Alone, Demosthenes came to the gate of his
home and walked down the palm-lined garden path, seeing three women
waiting for him in the open doorway ahead. On the right, squatting
on her haunches with ink-banded arms folded in front of her, was
Eurydike. On the left was Laonome, brow furrowed with the fear that
she would lose her new husband to prison or exile. And in the
center, behind the other two, stood Thalassia, quietly confident,
exuding certainty that whatever news may come would prove no
obstacle to her plans.

Demosthenes did not smile as he walked the
path, a cruel oversight, perhaps, and it caused two bleak
expressions to grow bleaker still. As he took the final steps,
Laonome surged forward and laid hands gently on his chest as her
wide eyes silently begged knowledge of the day's verdict.

Though unintended, Demosthenes' sharp intake
of breath preparatory to making the announcement almost certainly
sounded ominous; both Eurydike and Laonome tensed as if to receive
a blow.

"Four months," he declared evenly. "To begin
at nightfall."

On hearing the sentence, Laonome gasped.
Eurydike loosed a whimper.

Now he really was toying with them,
knowingly, although it had not been his intention–some of
Thalassia's bad habits evidently had rubbed off on him.
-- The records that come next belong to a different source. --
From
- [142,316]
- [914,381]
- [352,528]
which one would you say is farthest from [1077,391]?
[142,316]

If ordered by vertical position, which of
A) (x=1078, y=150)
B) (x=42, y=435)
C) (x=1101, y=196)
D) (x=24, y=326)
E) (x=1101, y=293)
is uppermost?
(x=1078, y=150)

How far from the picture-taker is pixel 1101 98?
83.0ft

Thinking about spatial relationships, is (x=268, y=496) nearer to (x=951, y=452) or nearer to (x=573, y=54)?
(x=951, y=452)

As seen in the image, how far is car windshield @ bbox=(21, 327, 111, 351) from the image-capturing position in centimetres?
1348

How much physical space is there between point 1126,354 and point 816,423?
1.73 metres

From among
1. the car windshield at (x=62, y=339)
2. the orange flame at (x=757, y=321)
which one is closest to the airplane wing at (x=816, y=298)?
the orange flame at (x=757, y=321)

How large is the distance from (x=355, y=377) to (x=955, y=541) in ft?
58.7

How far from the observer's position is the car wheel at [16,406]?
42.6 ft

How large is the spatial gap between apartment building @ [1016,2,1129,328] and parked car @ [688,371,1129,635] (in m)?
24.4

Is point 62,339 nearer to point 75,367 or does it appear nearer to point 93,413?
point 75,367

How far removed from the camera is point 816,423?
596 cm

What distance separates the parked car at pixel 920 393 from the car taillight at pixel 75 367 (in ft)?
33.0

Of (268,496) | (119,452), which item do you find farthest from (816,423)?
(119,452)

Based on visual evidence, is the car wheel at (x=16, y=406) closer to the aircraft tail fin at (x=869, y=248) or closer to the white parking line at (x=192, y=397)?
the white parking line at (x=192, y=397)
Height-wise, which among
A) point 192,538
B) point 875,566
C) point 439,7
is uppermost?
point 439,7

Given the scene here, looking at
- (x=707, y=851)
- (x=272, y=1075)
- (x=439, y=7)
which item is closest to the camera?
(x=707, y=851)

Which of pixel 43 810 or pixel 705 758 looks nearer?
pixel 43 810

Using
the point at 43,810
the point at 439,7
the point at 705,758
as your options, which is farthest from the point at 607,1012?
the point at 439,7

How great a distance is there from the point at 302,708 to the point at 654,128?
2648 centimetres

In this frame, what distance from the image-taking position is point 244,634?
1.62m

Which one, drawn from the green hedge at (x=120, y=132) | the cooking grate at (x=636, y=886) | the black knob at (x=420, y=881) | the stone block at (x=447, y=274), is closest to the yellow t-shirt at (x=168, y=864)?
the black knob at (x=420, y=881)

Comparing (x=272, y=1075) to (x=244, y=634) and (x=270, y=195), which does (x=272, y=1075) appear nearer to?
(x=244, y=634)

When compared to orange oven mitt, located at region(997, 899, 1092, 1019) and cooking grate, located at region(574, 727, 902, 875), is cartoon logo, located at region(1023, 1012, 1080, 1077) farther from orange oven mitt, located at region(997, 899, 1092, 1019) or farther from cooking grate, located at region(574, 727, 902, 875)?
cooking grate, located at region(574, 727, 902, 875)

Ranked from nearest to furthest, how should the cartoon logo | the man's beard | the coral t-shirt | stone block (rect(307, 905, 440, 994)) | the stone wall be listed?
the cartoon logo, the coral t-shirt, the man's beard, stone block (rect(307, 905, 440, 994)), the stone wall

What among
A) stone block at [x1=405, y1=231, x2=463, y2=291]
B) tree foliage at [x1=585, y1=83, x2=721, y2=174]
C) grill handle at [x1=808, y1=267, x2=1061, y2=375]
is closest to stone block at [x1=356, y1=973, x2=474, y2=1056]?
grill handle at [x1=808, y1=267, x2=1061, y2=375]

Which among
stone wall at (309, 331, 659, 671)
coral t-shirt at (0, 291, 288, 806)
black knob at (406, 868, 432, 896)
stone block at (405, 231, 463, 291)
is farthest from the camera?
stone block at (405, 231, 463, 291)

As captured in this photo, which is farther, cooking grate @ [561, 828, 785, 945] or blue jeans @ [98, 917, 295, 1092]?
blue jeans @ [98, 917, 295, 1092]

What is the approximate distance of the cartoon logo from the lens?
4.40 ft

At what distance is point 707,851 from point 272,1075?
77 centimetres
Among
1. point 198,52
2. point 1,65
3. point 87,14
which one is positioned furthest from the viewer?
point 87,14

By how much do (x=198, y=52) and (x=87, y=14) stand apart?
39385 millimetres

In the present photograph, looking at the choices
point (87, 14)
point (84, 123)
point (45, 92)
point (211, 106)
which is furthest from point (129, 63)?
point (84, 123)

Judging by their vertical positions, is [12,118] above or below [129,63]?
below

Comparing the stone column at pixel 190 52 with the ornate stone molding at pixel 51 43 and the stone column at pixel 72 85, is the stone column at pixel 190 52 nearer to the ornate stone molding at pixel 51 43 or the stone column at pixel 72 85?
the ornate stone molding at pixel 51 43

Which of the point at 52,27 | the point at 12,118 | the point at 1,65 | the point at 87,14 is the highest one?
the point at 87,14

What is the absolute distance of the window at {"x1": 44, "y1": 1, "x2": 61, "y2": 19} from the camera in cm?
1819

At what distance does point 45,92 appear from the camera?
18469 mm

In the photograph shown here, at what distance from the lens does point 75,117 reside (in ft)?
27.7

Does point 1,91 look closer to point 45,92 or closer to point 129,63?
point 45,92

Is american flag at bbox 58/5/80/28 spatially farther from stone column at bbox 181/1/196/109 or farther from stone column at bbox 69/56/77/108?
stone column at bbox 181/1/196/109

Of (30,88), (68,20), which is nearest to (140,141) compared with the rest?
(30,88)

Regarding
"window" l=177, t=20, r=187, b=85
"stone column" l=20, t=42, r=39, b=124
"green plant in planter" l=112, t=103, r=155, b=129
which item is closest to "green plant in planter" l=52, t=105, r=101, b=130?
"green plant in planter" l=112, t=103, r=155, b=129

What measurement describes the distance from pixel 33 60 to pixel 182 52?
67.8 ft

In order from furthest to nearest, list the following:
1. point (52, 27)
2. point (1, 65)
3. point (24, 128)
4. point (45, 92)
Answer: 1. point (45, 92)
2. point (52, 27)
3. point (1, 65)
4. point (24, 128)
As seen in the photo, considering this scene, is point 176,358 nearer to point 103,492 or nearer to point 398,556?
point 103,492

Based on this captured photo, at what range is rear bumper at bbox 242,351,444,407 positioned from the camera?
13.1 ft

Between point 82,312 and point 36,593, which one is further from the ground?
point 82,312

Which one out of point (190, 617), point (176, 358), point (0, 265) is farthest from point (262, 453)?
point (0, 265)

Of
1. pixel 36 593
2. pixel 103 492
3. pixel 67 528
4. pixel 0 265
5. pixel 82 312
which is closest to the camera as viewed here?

But he had
not the heart to let the cruel trick go on more than an instant. He
slipped his arm around his bride and pulled her close.

"House arrest!" he said brightly. "You will
be sick of me soon."

When his words had sunk in, Eurydike sprang
to her feet and joined the embrace, while Thalassia looked down
from the threshold with a smirk. She begrudged a laugh, shook her
head and retreated into the megaron.

Demosthenes did not spend his last few hours
of freedom in his home, but in public carrying out a small amount
of business but mostly just receiving praise and congratulation on
the verdict. Word of it had spread quickly, and the common wisdom
was that between the fame Amphipolis had won him and his humble
acceptance of guilt, his own influence would shortly eclipse that
of Kleon.

Good news for the future of Athens, perhaps,
but a mixed blessing for the recipient of the public's esteem.
The 
demos 
was nothing if not fickle, and as likely
as not to dispose of its most notable public figures the moment
their stars stopped shining.

His sentence presented a more immediate
problem with regard to his political career. Elections to the Board
of Ten were to be held two months from now, and a candidate under
arrest was ineligible. The reason was simple and logical: no matter
how many votes he received, he would be legally unable to go abroad
on campaign.

"What now?" he asked of Thalassia later that
evening, when they had a chance to be alone. They stood against the
balustrade of the rooftop terrace, under smooth clouds white with
moonglow.

"I am glad for you," she said reflectively.
"And Laonome."

"Brasidas knows about you. And with the
hostages gone, Sparta will invade this summer for certain."

"You chose the sentence. You might have
asked for half the time spent in jail instead."

"I might have," Demosthenes agreed, and let
the matter drop. "What of Brasidas?"

Thalassia shrugged. She seemed strangely
subdued. "What can he do? The invasion will come, and we will be
ready. Much liquid stone has been prepared. It will let us build
fortifications quickly and cheaply. And you will be free by
then."

"I will not be a strategos."

"You weren't at Pylos, either. The Board
will not let you go to waste."

"Fortifications..." Demosthenes observed. "A
year ago, you spoke of killing strokes. Now we prepare again to
defend against theirs."

Thalassia smiled, but distantly. "That
almost sounds like an insult. And here on this roof, no less. Very
bold."

Demosthenes might have laughed–at this, a
reference to his own maiming a year prior–had he not become certain
by now that Thalassia was holding something back. As was always the
case when she behaved thus, he was not certain he wished to know
what the something was.

She waved a hand. "It's not me who lacks the
will for a killing stroke. Convince your democracy, and I'll be
ready. You'll have four months to write speeches."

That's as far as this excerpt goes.